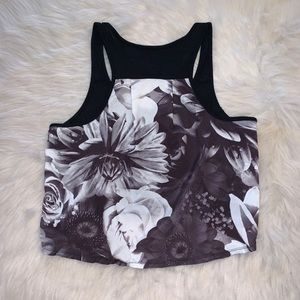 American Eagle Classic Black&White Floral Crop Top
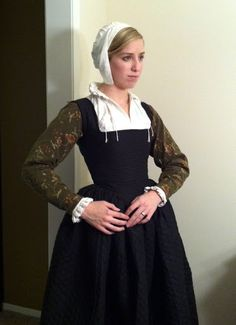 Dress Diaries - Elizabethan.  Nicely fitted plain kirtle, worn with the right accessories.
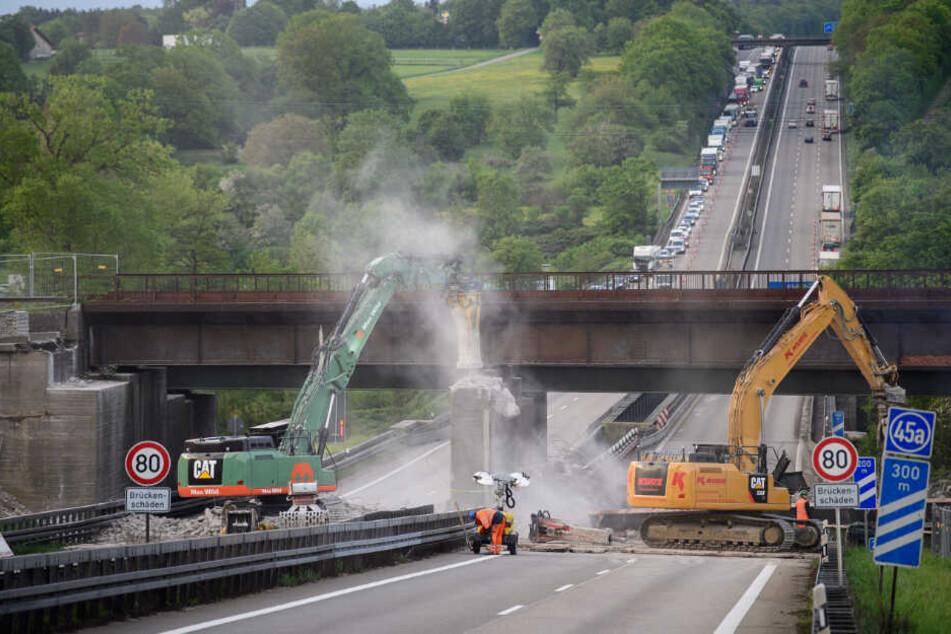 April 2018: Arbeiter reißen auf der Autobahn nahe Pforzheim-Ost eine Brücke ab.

= = =

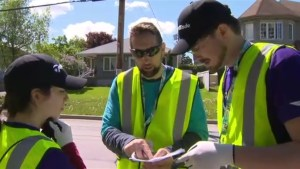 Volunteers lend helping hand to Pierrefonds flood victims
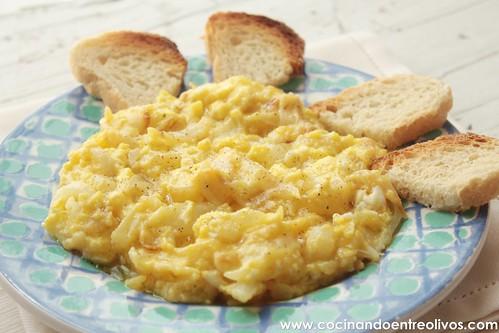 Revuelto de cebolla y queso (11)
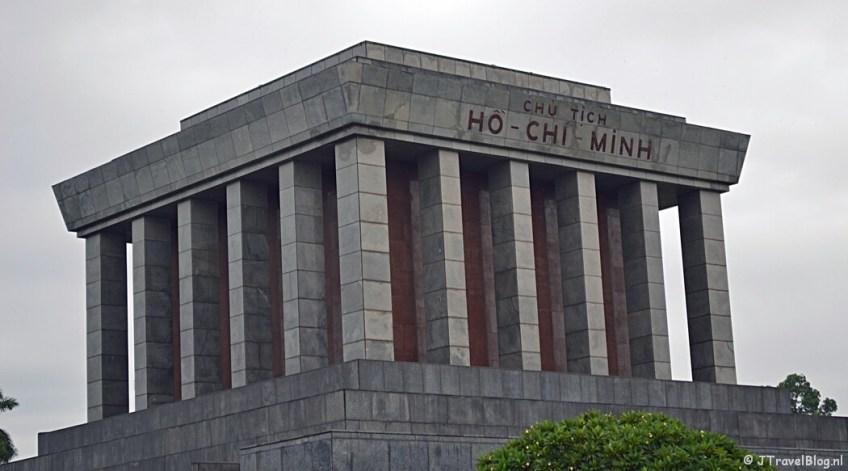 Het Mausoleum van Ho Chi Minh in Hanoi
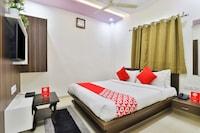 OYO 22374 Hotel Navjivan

= = =

- TASK DETAILS
What you write must match the listing exactly, from the line with "Het Mausoleum van Ho Chi Minh in Hanoi" up to and including the line with "OYO 22374 Hotel Navjivan". Pictures stay out.

- RESULT FOR THIS EXERCISE
 Het Mausoleum van Ho Chi Minh in Hanoi
 OYO 22374 Hotel Navjivan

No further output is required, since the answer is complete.